25 September 2006

Out and about

On Saturday, my mum took me and my daughter down to visit my sister in Reading. It was an absolutely fabulous day of "doing lunch" and shopping. None of us are particularly girly, but it was lovely for the three of us to get out and gossip like we used to when my sister and I both lived at home.

It was great for us to have some "fun" time - and for my mum to relax a bit - as things with my grandparents have not been great. My grandfather has had a pacemaker fitted - which is good, as he now seems to be incredibly well, but he only had it fitted because he collapsed at home, which was scary. My grandmother has had a fit (we feared that it may be another stroke) and is even more confused than before. It is hard work for my mum and aunt looking after them on top of it being very upsetting to see my once fiercely independent gran reduced to needing help with washing, dressing, using the toilet and so on. However, things there seem to be stabilising for now, so we all keep our fingers crossed and pray daily for small miracles on their behalf.

It was also incredibly liberating for me to be able to go out with my daughter for a whole day without having to dash back home to feed her. Although I ended up giving her her lunch on a bench outside M&S, we were still able to be out for the best part of 5 hours without too many problems. Suddenly I can see me getting out a lot more once N goes back to work.

Sadly for me, N will be back at work in 3 weeks. I'm really going to miss him. It's great that he's got himself a job, and I know he'll really enjoy his job there, but I have absolutely loved the last 6 months of the two of us being at home together with our daughter, and I'm really sad to be giving that up.

It's only because we were both made redundant before our daughter was born (me voluntarily, N compulsorily) that we could afford to be at home together, but I am so glad that we could. Apart from the fact that N has kept me sane and we have helped each other through the difficult patches, it has given us a chance to spend the quality time together that I thought we would have lost due to the unexpected pregnancy. We had originally planned to be married for a year before starting a family (but our daughter had other ideas!) and one of my biggest fears was that we would lose part of our relationship because we didn't have the year to enjoy being married that we had planned to have. Having this time off though, N and I are now closer than ever and I'm suddenly very conscious of just how much we have going for us.

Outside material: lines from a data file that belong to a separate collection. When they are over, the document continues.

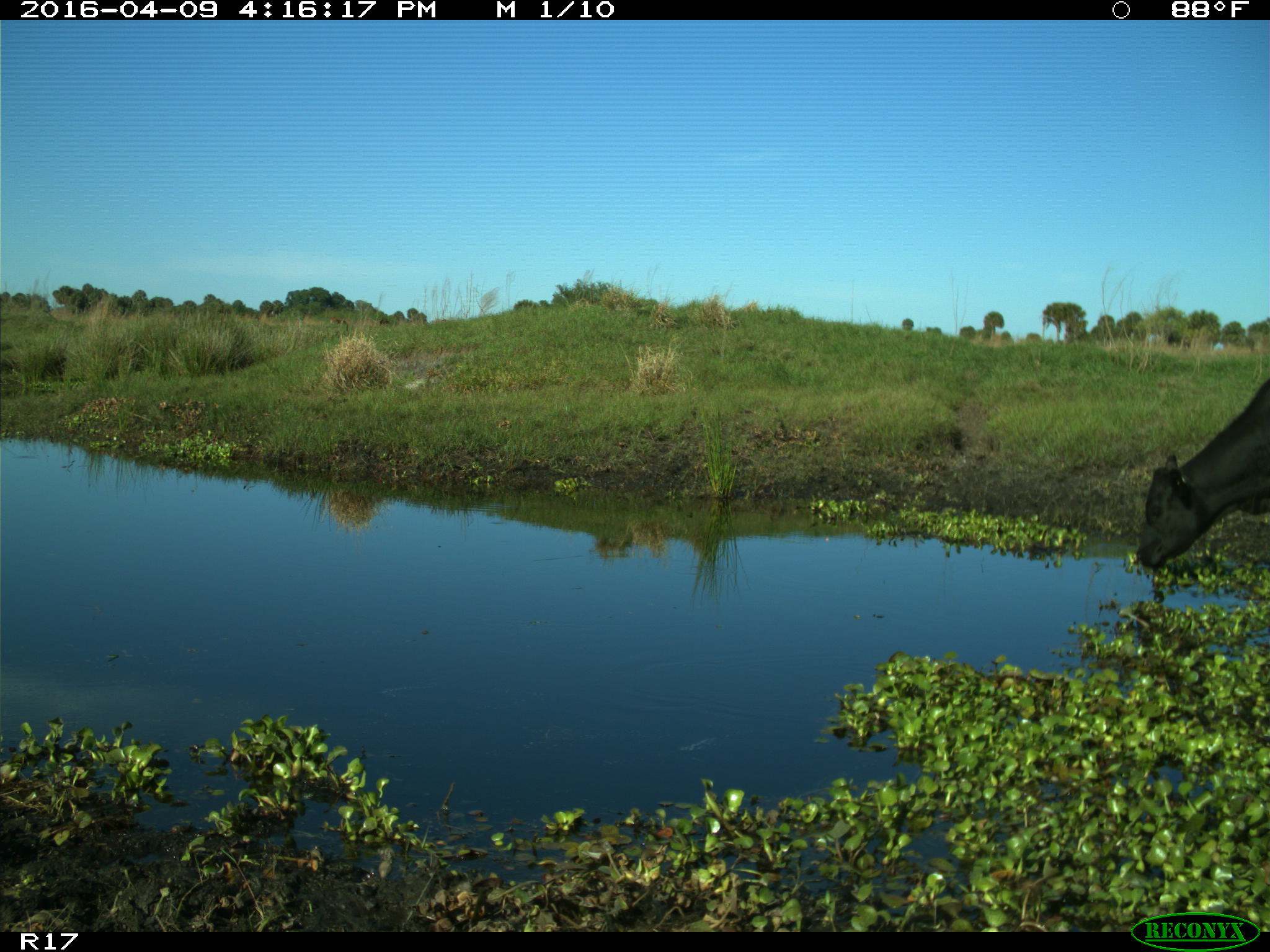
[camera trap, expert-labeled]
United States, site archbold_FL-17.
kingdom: Animalia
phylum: Chordata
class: Mammalia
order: Artiodactyla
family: Bovidae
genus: Bos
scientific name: Bos taurus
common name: domestic cow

I'm aware that we're extremely lucky to have even been able to have this time, and that it will be good for us to get back to what will be long-term normality, but it is going to be a major change and I will miss it, and N, hugely.

1 comment:

Emily said...

Hello

It will be a change. Hopefully one you can adapt to without too much pain. On a much much smaller scale, I get that sadness after every summer. Mike is a teacher and we have six weeks off together having fun (although I do work part time, I am a freelance so pretty flexible). When it is September he goes back, the weather turns and it seems rather lonely without him joking around.

You had a wonderful six months though. How is it going now?